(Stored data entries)
******
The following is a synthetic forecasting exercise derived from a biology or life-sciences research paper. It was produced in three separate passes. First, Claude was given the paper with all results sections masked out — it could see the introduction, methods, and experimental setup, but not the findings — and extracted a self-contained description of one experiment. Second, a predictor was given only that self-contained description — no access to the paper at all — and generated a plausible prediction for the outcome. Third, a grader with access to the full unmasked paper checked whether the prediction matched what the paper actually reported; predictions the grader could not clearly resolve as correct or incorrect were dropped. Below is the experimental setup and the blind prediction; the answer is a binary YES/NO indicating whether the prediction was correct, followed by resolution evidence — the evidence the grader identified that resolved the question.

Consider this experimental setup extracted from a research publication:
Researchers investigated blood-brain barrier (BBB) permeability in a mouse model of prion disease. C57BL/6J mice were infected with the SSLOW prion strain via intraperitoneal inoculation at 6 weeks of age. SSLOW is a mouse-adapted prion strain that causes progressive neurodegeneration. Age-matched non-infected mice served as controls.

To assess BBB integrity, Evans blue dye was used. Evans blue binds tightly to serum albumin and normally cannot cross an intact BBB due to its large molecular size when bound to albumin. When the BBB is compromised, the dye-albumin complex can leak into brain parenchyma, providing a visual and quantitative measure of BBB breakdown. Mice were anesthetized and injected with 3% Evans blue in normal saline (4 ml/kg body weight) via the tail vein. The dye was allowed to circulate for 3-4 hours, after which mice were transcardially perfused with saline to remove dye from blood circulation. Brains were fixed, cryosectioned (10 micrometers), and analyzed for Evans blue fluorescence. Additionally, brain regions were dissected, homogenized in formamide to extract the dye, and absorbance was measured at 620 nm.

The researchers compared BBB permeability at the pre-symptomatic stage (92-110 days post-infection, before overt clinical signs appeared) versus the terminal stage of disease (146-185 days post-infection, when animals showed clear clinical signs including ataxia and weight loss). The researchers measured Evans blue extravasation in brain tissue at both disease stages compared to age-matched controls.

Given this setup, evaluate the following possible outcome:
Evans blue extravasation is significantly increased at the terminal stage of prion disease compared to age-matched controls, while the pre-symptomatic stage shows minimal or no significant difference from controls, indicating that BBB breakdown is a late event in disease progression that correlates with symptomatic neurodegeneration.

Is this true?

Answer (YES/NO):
******
TASK TO CARRY OUT:
Please restate, exactly as written, the line that holds "Evans blue extravasation is" and all remaining lines of the data above, and only those.

EXPECTED ANSWER:
Evans blue extravasation is significantly increased at the terminal stage of prion disease compared to age-matched controls, while the pre-symptomatic stage shows minimal or no significant difference from controls, indicating that BBB breakdown is a late event in disease progression that correlates with symptomatic neurodegeneration.

Is this true?

Answer (YES/NO):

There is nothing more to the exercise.